一正蒲鉾株式会社(新潟市東区)が2020年6月期決算(連結)を発表
一正蒲鉾株式会社(新潟市東区)は7日、2020年6月期決算(連結)を発表した。売上高は360億4,700万円(対前期比1.3%増)、営業利益は18億8,800万円(同44.4%増)、経常利益は18億6,700万円(同48.8%増)、親会社株主に帰属する純利益は2億5,200万円(同△62.4%減)となった。
純利益が減少した理由は、連結子会社である一正農業科技(常州)有限公司が保有する資産について、新型コロナウイルスの影響で中国国内の不動産市況や設備投資動向が不透明な状況であるため「固定資産の減損に係る会計基準」に基づき資産性を評価した結果、資産の減損処理を行い、減損損失10億1,200万円を計上したことなどによるもの。
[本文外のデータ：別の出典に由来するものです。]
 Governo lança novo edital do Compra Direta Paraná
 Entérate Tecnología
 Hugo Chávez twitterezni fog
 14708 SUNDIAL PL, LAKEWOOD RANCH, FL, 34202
一方、期中の国内経済は、企業収益や雇用環境の改善が続くなかで、当初は全体として緩やかな回復基調で始まったものの、相次ぐ自然災害の発生、消費税増税、米中貿易摩擦などのほか、新型コロナウイルスの世界的な感染拡大により経済活動は停滞するなど先行きの見通しは予断を許さない状況だった。
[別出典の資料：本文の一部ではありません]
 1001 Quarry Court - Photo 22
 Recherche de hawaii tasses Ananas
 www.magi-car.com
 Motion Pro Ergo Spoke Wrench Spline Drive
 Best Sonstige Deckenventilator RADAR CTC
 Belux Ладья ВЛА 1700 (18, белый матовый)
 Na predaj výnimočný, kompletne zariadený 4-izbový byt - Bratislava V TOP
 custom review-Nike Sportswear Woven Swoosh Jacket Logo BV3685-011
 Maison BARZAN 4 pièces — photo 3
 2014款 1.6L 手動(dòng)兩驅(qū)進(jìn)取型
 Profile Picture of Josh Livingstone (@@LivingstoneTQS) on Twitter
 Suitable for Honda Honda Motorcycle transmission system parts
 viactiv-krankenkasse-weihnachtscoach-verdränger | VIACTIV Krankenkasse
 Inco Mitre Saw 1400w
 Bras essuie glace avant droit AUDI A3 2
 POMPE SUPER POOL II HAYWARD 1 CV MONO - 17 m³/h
また新型コロナウイルス感染拡大防止のため、不要不急の外出自粛などで、巣ごもり消費が増加したり、不安心理から一部の日用品について買い溜めが発生したりと今までにない消費行動も起こり、需要動向を予測することが難しい状況だった。また、原材料価格の上昇や人手不足を背景とした人件費などのコストの増加が見込まれており、経営環境は厳しいものだった。
このような状況のもと、同社グループでは、“ICHIMASA30ビジョン”(30年後の目指す姿)を目指し、2016年7月から21年6月までの5ヶ年の中期経営計画を策定し、「成長基盤創り」と「お客さまが中心」を基本方針とし経営課題に取り組んできた。
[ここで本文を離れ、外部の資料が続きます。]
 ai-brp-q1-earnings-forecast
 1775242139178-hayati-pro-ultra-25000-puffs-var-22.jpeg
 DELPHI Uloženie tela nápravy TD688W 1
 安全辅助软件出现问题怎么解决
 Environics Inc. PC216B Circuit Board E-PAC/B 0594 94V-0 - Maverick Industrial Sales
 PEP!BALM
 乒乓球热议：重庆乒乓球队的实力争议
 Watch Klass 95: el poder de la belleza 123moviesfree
こうした結果、セグメント別の事業概況は以下の通りとなった。
【水産練製品・惣菜事業】
主力商品群の「カニかま」は魚肉たんぱくが手軽に摂れる食材としてメディアに取り上げられ、健康志向が続くなかで販売が伸長した。年末のおせち商品は、純国産原料を100%使用した「純」シリーズや甘さを抑えた伊達巻などが好調に推移した。
また、おでん商材は、昨年の秋・冬シーズンにおいて、例年と比べて全国的に気温が高めであったため「揚物」は軟調に推移したが、外出自粛により、内食需要が増加したことから調理の簡単な「レトルトおでん」が堅調な売れ行きとなった。
利益面では、世界的な健康志向の高まりから水産加工品需要が拡大し、すり身価格が高止まりしており厳しい状況が続いたが、生産効率の向上を目指した生産ラインの人員配置の効率化やコストダウン活動を実施したほか、原油安によるエネルギー単価の下落などにより、前期を上回る結果となった。
以上の結果、同セグメントの売上高は305億3,000万円(対前期比2.0%は増)、セグメント利益(営業利益)は8億1,800万円(前期は2億9,900万円のセグメント利益)となった。
【きのこ事業】
昨年の秋から冬にかけて野菜の生育は順調な一方で、鍋物用野菜の需要は低調だったため、野菜市場価格およびきのこ市場価格は軟調に推移した。第4四半期においては、新型コロナウイルス感染拡大による内食需要の増加の影響で、野菜市場価格およびきのこ市場価格は一転して堅調となった。
このような市場環境のなかで、まいたけは前年に市場価格が上昇した反動もあり、年間を通じて前年を下回る価格で推移した。
生産面で、安定栽培や生産の効率化、品質管理体制の強化に努めるとともに、販売面で、まいたけの需要喚起を目指しメニュー提案などの販売促進を強化した。
以上の結果、同セグメントの売上高は50億2,700万円(対前期比2.5%減)、セグメント利益(営業利益)は9億5,200万円(前期は8億7,700万円のセグメント利益)となった。
【その他】
運送事業は、既存顧客との取引深耕や新規輸送便の開始により、売上高・利益とも前期を上回る結果となった。倉庫事業は、新規入庫量が前年実績を下回ったことに伴い、保管在庫量も低調に推移し、売上高・利益ともに前期を下回る結果となった。
以上の結果、その他の売上高は4億8,900万円(対前期比0.8%減)、その他の利益(営業利益)は1億800万円(前期は1億2,200万円のセグメント利益)となった。
2021年6月期の連結業績見通しについては、売上高370億円(対2.6%増)、営業利益19億円(同0.6%増)、経常利益19億円(同1.7%増)、純利益10億円(同295.6%)を見込んでいる。